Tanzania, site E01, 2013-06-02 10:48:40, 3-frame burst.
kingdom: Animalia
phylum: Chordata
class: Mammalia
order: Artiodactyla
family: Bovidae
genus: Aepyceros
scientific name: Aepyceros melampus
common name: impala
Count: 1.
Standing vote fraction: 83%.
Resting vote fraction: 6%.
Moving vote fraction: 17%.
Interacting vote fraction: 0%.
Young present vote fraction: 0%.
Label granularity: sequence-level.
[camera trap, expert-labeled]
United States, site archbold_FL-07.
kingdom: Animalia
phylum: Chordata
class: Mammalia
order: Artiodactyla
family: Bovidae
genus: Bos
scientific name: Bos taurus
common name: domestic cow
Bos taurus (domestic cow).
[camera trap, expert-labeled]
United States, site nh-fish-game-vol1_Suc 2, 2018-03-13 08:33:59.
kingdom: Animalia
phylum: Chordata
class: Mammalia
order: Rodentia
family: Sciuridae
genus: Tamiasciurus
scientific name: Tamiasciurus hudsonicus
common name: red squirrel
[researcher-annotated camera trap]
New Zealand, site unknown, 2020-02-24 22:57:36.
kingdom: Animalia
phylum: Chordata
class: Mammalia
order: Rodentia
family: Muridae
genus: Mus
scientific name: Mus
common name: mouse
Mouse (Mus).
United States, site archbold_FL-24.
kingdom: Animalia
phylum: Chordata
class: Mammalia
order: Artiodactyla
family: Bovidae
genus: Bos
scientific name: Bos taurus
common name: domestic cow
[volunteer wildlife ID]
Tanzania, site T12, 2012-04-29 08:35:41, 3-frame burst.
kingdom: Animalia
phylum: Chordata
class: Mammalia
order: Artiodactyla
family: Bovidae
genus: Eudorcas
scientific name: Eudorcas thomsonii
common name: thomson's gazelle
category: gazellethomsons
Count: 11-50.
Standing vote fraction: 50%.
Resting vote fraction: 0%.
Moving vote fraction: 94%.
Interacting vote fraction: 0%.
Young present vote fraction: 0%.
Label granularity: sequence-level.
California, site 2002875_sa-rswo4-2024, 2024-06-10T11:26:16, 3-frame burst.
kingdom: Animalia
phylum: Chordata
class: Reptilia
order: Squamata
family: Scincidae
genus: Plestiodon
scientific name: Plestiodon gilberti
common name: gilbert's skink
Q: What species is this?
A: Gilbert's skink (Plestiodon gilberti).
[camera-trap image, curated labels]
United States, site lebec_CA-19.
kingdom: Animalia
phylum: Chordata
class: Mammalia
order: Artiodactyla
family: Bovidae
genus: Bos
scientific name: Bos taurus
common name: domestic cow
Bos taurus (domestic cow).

**Task brief**
Gather up, from the records above, each line where the word "camera" appears.

**Result of this task**
[camera trap, expert-labeled]
[camera trap, expert-labeled]
[researcher-annotated camera trap]
[camera-trap image, curated labels]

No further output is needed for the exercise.